Selected passage:

Jason Friday, senior intellectual property counsel at Lenovo in North Carolina, says his company had already been tracking innovation and diversity data before the pledge, and that he’s excited about the agreement.
“One reason why I’m passionate about it is that our job is to provide an environment where all of our inventors feel included. This pledge has really allowed us to make our jobs more personable,” he says.
Counsel are also examining their methods for engaging inventors from underrepresented groups as part of this pledge.
Reasons for joining
Some attorneys decided to sign the agreement partly because they respected the people behind it, such as Suzanne Harrison, the diversity and inclusion co-lead at the US IP Alliance and principal at IP management consulting firm Percipience.
Joseph Kucera, director of IP strategy at Pure Storage in Texas, says a lot of the other companies involved in the pledge, such as Facebook, take diversity seriously.
He adds that he was also impressed by the involvement of Harrison, pointing out that she founded IP networking group The Gathering and wrote a very popular book on IP.
“She’s as legit as they come,” he says.
Other sources say they joined because the pledge complements their companies’ goals of increasing diversity and inclusion.
Ben Adams, chief commercial and IP counsel at PayPal in California, says the agreement lined up with his business’s effort to build a diverse workforce.
“The most important near-term impacts of the diversity pledge are building awareness, facilitating joint problem solving and encouraging other companies to move forward by shining a light on the fact that existing practices are not adequately engaging our underrepresented communities,” he says.
Counsel from the businesses that helped draft the pledge expressed similar sentiments about their reasons for getting involved.

Raw data:

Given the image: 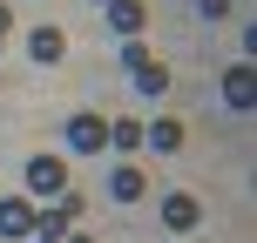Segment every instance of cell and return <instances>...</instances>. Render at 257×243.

Challenge: Write out the passage about the diversity pledge again, word for word from start to finish.

Right answer:
Jason Friday, senior intellectual property counsel at Lenovo in North Carolina, says his company had already been tracking innovation and diversity data before the pledge, and that he’s excited about the agreement.
“One reason why I’m passionate about it is that our job is to provide an environment where all of our inventors feel included. This pledge has really allowed us to make our jobs more personable,” he says.
Counsel are also examining their methods for engaging inventors from underrepresented groups as part of this pledge.
Reasons for joining
Some attorneys decided to sign the agreement partly because they respected the people behind it, such as Suzanne Harrison, the diversity and inclusion co-lead at the US IP Alliance and principal at IP management consulting firm Percipience.
Joseph Kucera, director of IP strategy at Pure Storage in Texas, says a lot of the other companies involved in the pledge, such as Facebook, take diversity seriously.
He adds that he was also impressed by the involvement of Harrison, pointing out that she founded IP networking group The Gathering and wrote a very popular book on IP.
“She’s as legit as they come,” he says.
Other sources say they joined because the pledge complements their companies’ goals of increasing diversity and inclusion.
Ben Adams, chief commercial and IP counsel at PayPal in California, says the agreement lined up with his business’s effort to build a diverse workforce.
“The most important near-term impacts of the diversity pledge are building awareness, facilitating joint problem solving and encouraging other companies to move forward by shining a light on the fact that existing practices are not adequately engaging our underrepresented communities,” he says.
Counsel from the businesses that helped draft the pledge expressed similar sentiments about their reasons for getting involved.